Rather than see a wide-scale shift to ASEAN, due to trade tensions, multinationals are diverging in their supply chain strategies with a mixture of localization, offshoring and re-shoring activity emerging.

As China moves up the technological curve, its lower-value production is shifting to lower-cost markets. For example, China-based Guizhou Tyres has expanded plans for its previously announced tyre plant in Vietnam increasing the budget investment to nearly USD 500 million. Similarly, Samsung has shifted more of their electronic equipment production to Vietnam as now the Korean conglomerate assembles about half of its phones in the country.

Meanwhile, across Europe, firms like British manufacturer, Dyson, are forging ahead with South-east Asian investment to cater for the local consumer market whilst retaining existing production facilities for exports elsewhere.

Changes needed

“Shifts in supply chains have been a multi-year phenomenon due to structural changes in production technology, labor costs and emerging consumer markets. Over the past decade, ASEAN and Vietnam have been perceived as a strong production option for multinationals given its role within existing supply chains, growing consumer base, and strong trade and investment ties,” said CEO of HSBC Vietnam Pham Hong Ha.

However, Southeast Asia, and particularly Vietnam, can only expect to see a wide-scale divergence of supply chains coming its way when there are improvements in production technology and capacity, and regional integration, according to HSBC.

Businesses from China, Europe and the US want to see ASEAN and Vietnam further position itself as a viable alternative for lower-end production. However, to convert its much-touted supply chain potential, Vietnam needs to build more visibility and credibility amongst international firms, particularly in their ability to handle and deliver production orders, Hai noted.

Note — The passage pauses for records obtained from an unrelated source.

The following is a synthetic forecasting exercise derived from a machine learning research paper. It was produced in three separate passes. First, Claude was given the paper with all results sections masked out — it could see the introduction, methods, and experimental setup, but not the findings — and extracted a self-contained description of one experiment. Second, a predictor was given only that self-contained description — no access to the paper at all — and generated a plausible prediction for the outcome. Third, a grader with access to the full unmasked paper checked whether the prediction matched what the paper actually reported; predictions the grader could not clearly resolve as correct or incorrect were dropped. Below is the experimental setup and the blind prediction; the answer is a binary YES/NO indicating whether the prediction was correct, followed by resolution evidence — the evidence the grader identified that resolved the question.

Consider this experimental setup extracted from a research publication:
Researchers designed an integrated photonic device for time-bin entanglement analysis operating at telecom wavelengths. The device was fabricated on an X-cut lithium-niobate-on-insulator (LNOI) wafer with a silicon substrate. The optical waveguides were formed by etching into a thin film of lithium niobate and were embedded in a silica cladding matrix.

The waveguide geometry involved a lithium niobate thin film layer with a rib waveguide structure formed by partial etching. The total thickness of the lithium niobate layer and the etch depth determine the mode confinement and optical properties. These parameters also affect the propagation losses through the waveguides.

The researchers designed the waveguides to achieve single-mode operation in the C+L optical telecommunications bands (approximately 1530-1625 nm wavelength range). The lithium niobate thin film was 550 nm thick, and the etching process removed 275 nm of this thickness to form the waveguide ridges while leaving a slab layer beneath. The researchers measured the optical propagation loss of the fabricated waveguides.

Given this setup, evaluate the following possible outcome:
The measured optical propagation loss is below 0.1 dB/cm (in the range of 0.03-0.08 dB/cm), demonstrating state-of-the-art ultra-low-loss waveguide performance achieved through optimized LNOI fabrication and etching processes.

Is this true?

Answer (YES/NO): NO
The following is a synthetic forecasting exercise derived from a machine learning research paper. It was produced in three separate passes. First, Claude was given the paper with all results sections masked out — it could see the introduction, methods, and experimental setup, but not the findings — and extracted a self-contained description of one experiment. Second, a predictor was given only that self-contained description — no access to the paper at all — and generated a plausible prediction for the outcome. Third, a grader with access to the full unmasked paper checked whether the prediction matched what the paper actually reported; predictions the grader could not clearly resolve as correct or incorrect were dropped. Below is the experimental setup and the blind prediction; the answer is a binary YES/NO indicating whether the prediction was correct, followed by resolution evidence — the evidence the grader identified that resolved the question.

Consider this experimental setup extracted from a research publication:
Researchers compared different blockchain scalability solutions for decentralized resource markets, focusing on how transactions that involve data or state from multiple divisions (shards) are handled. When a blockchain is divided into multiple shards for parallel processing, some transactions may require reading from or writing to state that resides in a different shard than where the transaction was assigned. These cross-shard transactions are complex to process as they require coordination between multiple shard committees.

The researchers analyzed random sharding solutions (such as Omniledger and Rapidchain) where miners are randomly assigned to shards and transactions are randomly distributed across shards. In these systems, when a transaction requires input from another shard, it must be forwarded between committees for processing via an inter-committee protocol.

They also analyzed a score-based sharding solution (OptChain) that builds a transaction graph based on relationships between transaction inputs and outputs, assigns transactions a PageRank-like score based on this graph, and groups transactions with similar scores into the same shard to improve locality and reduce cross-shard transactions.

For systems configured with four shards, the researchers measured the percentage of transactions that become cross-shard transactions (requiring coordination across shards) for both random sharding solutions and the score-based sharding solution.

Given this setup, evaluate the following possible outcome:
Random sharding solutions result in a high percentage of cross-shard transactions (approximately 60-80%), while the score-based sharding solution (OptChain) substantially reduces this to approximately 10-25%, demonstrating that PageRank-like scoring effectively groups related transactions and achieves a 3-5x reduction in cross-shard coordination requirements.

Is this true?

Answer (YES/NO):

“The changes in global trade are causing businesses to re-visit their supply chain investment and capacity strategies, but we are yet to see this convert into wide-scale shifts to Southeast Asia, South Asia or other parts of the world. The changes cannot happen overnight. Businesses that consider shifting supply chains have to ask themselves many questions about local capacity available, skilled employees and consideration of building new facilities or start partnerships with existing local players,” Hai added.

The hot buttons that will matter for both large and small firms include how ASEAN and Vietnam can deliver competitive production costs, and how technology and innovation are being introduced to improve productivity. It will also come down to the relationship factor and whether businesses feel confident that orders will be serviced on time and on budget.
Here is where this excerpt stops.